SELECTED PASSAGE ▸
Existentialism, at least in part, is the notion that our lived experience, the concrete world in which we find ourselves, and the “predicament” of which it is a part, is our foundational reality.  What we really believe (as opposed to what we may pretend to believe in a state of “bad faith”), is determined by our experience, not by reason in the abstract.  Much of what we really believe, we believe reflexively.  Everyone flinches when a fist is thrown their way.  We do not try to solve the problem by imagining that it is unreal.  In lived experience, there is little time for speculation, just decisiveness.  Life is short.  On the other hand, when suffering becomes regular and long-lived people have very often attempted to convince themselves that it is just an illusion.  But how can it be an illusion when one is still experiencing it?  It obviously remains real in some sense.   It is subjectively real.  The subjective reality of our experience, our incapacity to transcend it, and its seemingly natural structure, is the arena of the existentialist.  He is not claiming that experience is unstructured, just unavoidable in its human effects — moral, religious, philosophical, and “scientific.”

GIVEN RECORDS ▸
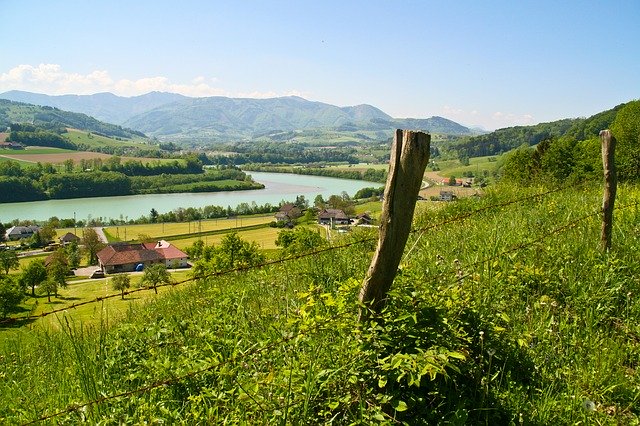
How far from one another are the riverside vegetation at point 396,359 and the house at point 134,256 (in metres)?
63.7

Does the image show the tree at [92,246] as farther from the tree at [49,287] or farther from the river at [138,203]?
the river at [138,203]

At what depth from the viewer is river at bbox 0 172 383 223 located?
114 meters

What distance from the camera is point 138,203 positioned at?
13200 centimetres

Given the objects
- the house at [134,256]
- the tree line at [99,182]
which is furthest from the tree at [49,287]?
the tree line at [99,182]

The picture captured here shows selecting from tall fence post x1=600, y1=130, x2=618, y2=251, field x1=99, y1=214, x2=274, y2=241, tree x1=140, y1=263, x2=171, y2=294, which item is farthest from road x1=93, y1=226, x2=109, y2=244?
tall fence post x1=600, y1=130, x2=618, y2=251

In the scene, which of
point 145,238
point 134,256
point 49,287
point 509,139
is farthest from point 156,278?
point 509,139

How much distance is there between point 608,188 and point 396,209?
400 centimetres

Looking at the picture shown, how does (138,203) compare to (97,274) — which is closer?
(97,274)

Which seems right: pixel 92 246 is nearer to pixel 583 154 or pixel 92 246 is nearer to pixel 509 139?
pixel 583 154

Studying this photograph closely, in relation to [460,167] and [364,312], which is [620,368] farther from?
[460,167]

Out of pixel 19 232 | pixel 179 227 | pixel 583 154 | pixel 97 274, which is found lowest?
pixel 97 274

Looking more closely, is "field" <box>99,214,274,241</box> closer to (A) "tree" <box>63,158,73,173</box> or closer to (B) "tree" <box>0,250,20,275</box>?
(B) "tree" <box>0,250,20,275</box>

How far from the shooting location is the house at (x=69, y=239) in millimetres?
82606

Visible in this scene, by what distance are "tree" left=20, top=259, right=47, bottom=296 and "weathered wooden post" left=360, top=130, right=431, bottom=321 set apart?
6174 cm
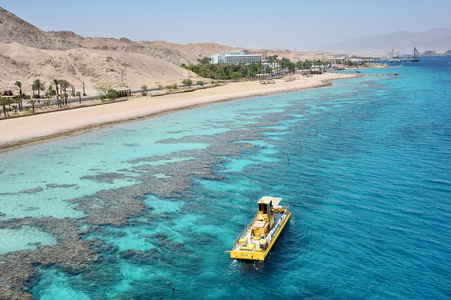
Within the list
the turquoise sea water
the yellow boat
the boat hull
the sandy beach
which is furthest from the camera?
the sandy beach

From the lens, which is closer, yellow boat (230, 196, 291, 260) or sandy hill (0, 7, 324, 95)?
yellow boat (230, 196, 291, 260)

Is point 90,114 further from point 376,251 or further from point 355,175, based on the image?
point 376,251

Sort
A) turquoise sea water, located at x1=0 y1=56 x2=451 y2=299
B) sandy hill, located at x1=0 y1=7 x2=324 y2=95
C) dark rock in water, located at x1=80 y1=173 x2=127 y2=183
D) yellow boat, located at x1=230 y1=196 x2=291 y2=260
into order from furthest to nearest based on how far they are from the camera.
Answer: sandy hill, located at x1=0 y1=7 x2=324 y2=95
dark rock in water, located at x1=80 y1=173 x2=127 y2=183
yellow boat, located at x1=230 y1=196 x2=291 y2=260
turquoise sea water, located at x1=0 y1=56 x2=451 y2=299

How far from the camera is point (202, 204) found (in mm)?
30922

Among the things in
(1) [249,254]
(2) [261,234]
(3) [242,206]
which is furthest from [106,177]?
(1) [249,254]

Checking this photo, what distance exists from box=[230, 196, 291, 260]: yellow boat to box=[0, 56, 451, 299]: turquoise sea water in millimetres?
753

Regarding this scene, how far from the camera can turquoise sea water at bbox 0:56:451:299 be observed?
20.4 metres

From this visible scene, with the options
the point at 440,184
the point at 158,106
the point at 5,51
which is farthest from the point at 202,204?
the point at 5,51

...

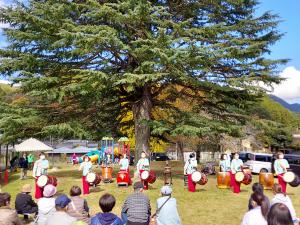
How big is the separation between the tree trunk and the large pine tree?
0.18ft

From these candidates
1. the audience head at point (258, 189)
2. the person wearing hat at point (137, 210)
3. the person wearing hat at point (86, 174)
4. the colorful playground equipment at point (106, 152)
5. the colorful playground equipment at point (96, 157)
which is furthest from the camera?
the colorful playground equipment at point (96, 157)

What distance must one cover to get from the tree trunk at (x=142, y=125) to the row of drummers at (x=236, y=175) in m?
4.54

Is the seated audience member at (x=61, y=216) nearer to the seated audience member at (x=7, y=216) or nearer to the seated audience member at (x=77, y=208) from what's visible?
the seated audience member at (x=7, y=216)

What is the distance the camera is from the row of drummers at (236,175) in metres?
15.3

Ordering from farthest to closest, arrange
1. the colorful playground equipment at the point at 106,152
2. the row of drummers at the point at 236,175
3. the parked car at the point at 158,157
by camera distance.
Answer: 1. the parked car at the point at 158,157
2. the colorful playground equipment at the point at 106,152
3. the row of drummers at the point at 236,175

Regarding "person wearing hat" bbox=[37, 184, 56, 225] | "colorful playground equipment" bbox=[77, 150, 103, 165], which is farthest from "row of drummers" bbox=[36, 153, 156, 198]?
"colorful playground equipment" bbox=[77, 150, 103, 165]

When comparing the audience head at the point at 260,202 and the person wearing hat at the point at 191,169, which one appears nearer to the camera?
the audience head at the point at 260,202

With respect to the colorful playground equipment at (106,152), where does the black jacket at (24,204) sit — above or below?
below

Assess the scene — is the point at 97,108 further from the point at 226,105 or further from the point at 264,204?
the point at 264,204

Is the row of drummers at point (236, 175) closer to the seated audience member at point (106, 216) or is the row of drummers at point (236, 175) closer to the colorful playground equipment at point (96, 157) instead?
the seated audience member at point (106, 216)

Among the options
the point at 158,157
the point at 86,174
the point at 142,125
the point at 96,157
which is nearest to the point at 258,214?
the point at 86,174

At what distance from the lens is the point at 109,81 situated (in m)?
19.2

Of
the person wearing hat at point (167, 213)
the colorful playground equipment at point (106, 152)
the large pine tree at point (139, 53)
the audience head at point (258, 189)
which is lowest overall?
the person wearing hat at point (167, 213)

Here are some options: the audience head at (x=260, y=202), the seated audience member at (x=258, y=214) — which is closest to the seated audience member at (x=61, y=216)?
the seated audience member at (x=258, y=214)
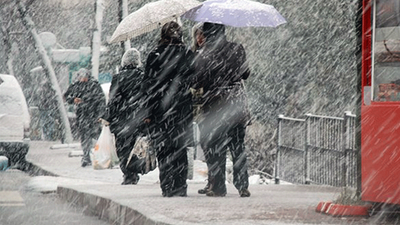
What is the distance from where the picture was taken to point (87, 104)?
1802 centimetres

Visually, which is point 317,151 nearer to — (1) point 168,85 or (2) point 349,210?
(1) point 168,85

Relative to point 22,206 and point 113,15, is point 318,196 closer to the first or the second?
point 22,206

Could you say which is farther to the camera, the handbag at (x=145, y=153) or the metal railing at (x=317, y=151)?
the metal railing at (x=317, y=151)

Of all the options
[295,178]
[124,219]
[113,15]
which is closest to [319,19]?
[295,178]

DIRECTION 1 ▸
Copy the passage on existentialism in full, word for word.
DIRECTION 2 ▸
Return every line of the rows that contains the string "closest", matching case.
The passage on existentialism and the rows are unrelated material.

TASK SOLUTION 1 ▸
Existentialism, at least in part, is the notion that our lived experience, the concrete world in which we find ourselves, and the “predicament” of which it is a part, is our foundational reality.  What we really believe (as opposed to what we may pretend to believe in a state of “bad faith”), is determined by our experience, not by reason in the abstract.  Much of what we really believe, we believe reflexively.  Everyone flinches when a fist is thrown their way.  We do not try to solve the problem by imagining that it is unreal.  In lived experience, there is little time for speculation, just decisiveness.  Life is short.  On the other hand, when suffering becomes regular and long-lived people have very often attempted to convince themselves that it is just an illusion.  But how can it be an illusion when one is still experiencing it?  It obviously remains real in some sense.   It is subjectively real.  The subjective reality of our experience, our incapacity to transcend it, and its seemingly natural structure, is the arena of the existentialist.  He is not claiming that experience is unstructured, just unavoidable in its human effects — moral, religious, philosophical, and “scientific.”

TASK SOLUTION 2 ▸
Ordering from farthest to closest, arrange
Here are some options: the audience head at (x=260, y=202), the seated audience member at (x=258, y=214) — which is closest to the seated audience member at (x=61, y=216)?
which is closest to [319,19]?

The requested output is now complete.